We can use males to create new hybrids or move a line forward, directionally working a line towards a specific endgame such as a backcross or IBL.
For example, our Super Lemon Haze is an IBL that was created using a mixture of Fem and M/F breeding. I used a male that I have known and worked with on multiple lines because I knew how its expressions breed.
If we are making an F1, I’m picking three males of the same phenotype to pollinate my female plants.
I pick three plants that all have the similar growth characteristics to eliminate that variation and also out of a lack of data; this is done to widen the net to capture desired breeding traits. With an F1, you’re typically not familiar enough to narrow it down to one plant for pollination and one for seed-making.
By the time we begin making an F2, we’ve gotten a sense of what the F1 offspring look like, and how parental expressions breed.
After you’ve had a chance to see the line of F1 plants and which traits carried forward, you can begin to narrow down your choices, but I am still using at least two males (if not three) with similar expressions.
As you progress to F3 and F4 lines, you become much more familiar with what expressions you are working to stabilize.
At this point, phenotypical variation continues to decrease. Depending on how well we learn the line and how much variation exists, we may select a single male, but this is not done until variation is nominal and has been narrowed to a single phenotype. At this point, by using a single male, we can begin to homogenize with more precision.
When breeding with males, especially earlier filial generations, the ideal selections are the most “typical”.
If you think of a bell curve, you are looking for males that make up that middle portion.

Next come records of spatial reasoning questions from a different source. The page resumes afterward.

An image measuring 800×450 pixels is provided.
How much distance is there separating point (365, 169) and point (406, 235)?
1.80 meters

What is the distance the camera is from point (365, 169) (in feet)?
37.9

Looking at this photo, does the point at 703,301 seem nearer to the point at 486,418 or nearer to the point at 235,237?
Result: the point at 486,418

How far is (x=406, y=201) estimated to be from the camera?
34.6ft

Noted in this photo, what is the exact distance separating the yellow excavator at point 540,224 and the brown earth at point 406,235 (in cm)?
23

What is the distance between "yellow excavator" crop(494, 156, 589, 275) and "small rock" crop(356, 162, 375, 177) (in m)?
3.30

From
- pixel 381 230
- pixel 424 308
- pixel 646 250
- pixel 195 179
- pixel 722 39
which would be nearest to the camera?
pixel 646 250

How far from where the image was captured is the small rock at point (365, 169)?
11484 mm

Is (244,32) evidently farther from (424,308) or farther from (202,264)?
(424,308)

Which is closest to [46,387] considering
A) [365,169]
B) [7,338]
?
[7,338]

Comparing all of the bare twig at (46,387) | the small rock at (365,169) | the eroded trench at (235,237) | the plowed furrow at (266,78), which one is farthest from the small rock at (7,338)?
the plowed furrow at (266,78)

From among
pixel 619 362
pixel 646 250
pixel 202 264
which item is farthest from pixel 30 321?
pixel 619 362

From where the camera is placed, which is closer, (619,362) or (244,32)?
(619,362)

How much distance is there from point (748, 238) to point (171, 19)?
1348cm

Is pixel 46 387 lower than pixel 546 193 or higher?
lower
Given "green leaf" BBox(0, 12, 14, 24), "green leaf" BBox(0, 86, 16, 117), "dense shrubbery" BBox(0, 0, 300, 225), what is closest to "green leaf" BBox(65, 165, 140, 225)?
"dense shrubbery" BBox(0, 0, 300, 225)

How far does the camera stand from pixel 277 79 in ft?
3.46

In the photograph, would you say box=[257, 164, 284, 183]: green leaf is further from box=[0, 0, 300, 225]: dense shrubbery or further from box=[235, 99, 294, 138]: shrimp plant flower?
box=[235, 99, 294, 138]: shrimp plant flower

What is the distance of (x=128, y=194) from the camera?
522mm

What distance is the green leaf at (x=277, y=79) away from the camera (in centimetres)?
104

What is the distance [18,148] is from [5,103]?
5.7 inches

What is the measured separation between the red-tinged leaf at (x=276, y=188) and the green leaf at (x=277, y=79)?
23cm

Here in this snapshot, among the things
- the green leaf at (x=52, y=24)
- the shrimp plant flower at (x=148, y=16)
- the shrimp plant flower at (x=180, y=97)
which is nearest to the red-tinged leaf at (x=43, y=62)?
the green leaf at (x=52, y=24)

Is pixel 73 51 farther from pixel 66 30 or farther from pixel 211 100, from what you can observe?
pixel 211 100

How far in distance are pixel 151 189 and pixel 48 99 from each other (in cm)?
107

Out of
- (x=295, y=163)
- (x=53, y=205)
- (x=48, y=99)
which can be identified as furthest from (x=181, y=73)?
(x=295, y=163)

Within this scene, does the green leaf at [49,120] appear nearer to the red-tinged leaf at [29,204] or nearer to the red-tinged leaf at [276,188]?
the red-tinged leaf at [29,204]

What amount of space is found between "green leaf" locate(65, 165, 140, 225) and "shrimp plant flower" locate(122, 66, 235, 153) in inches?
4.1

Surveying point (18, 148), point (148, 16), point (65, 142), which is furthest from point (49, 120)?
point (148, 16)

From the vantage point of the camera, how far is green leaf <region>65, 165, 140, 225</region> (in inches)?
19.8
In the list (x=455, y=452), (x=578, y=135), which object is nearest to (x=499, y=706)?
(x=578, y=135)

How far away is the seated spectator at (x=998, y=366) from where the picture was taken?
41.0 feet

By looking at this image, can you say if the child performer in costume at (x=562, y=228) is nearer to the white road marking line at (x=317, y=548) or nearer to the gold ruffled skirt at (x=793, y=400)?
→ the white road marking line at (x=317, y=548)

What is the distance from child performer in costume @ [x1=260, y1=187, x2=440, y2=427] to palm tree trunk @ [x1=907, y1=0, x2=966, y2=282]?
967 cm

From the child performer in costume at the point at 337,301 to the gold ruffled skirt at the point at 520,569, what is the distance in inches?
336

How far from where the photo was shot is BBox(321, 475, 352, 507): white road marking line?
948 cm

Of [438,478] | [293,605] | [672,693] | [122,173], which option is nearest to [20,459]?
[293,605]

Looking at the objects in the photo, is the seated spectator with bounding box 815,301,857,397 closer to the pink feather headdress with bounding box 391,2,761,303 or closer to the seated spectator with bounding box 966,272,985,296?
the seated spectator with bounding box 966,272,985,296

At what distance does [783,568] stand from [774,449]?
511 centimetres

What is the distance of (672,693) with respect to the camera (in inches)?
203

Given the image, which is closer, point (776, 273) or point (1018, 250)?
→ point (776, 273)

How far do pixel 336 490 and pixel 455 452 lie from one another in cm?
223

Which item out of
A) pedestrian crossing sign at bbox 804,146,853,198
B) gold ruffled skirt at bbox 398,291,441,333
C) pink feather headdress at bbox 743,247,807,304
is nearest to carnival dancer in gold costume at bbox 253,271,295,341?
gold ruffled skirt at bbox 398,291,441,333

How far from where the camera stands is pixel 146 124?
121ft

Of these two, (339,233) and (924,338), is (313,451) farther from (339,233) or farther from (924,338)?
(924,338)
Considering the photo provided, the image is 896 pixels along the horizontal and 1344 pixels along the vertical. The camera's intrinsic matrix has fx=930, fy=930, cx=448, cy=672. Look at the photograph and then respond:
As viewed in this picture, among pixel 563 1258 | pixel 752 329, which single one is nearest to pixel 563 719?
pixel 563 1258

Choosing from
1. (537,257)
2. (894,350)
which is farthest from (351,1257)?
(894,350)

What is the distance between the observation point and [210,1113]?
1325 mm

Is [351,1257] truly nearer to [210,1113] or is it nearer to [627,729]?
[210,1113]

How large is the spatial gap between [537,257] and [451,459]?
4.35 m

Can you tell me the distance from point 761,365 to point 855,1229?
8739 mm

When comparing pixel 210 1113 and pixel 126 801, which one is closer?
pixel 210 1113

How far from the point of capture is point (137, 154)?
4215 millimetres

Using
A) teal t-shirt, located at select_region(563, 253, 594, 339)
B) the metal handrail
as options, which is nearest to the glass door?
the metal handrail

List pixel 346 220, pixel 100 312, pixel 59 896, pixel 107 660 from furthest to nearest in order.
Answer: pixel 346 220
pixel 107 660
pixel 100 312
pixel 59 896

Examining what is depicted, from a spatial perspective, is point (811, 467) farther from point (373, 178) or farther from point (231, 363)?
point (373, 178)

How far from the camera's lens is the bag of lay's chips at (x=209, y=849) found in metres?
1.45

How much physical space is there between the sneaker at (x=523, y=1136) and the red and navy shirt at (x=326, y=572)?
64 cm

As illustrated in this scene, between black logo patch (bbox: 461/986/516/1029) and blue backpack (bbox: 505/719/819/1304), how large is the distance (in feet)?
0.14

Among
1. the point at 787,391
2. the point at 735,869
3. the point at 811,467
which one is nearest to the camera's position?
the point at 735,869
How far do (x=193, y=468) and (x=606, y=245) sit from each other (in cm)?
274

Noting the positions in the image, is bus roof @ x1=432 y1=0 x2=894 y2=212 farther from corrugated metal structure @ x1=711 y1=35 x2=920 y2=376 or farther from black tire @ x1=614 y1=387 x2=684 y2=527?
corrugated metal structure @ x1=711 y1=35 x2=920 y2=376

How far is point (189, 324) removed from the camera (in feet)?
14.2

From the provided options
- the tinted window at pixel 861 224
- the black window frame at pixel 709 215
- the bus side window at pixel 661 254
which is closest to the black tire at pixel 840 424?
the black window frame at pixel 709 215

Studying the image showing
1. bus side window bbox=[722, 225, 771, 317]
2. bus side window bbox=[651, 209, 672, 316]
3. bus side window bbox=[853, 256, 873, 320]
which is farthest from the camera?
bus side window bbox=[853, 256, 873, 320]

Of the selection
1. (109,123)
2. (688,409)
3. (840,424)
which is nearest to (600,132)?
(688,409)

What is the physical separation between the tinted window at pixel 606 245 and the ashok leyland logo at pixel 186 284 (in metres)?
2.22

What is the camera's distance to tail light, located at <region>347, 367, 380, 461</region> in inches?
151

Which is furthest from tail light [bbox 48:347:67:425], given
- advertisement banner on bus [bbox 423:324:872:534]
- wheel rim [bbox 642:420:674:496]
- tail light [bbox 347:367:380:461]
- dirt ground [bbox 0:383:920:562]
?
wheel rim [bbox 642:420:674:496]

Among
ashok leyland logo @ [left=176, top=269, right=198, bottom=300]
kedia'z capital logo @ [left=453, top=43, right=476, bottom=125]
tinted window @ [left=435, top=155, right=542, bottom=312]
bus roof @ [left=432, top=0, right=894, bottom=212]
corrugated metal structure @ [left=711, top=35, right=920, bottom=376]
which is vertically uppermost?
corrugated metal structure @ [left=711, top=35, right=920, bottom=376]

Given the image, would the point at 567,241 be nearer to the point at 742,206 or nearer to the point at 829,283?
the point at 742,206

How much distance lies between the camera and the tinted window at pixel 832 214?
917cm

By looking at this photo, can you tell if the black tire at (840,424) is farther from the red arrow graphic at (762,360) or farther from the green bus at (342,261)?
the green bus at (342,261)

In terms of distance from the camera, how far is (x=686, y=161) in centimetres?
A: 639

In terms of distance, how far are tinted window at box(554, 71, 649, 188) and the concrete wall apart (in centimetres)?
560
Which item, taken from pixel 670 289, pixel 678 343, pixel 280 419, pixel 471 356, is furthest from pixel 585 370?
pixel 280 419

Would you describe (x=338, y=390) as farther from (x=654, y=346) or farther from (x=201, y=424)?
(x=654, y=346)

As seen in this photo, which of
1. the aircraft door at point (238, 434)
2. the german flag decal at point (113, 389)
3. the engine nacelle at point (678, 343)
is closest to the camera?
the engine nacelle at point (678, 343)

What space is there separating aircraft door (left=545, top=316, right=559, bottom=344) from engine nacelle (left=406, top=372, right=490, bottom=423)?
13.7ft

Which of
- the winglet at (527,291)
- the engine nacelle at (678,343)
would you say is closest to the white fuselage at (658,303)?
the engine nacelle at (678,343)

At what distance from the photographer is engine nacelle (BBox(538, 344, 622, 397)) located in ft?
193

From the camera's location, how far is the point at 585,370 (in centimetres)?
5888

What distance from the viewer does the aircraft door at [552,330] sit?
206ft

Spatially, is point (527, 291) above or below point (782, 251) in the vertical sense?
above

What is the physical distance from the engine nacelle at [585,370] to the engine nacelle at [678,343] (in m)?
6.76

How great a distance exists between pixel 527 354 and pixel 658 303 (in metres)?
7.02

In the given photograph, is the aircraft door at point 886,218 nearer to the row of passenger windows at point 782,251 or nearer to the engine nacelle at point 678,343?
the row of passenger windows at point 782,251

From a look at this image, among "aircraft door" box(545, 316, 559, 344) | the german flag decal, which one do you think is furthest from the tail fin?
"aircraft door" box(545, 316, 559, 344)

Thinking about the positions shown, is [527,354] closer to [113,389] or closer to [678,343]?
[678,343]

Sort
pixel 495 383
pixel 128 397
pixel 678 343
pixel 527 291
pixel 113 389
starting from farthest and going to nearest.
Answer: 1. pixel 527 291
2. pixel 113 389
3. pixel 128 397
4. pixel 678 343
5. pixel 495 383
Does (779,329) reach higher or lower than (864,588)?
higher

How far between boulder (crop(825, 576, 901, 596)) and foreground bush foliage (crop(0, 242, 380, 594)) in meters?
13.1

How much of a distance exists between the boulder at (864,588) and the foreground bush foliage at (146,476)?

Outliers will present increased variation (and further outliers) in offspring, making homogenization more difficult.
Most people that we talk to about fem seeds just simply aren't sure of how they’re made and what it means for a seed to be “feminized.”
Often, they have run both reg’s and fem’s, and they like both, but most don’t have enough personal experience with running enough seeds to have a thorough understanding of why both processes exist and both types of seeds remain on the market.
The people that I know that run a ton of seeds are not biased one way or the other; they will use both depending on what they are looking for.
It’s not just philosophically, “What are the benefits of using males or females?” It’s a matter of what you have in your stable; what's worth running and what's worth working with.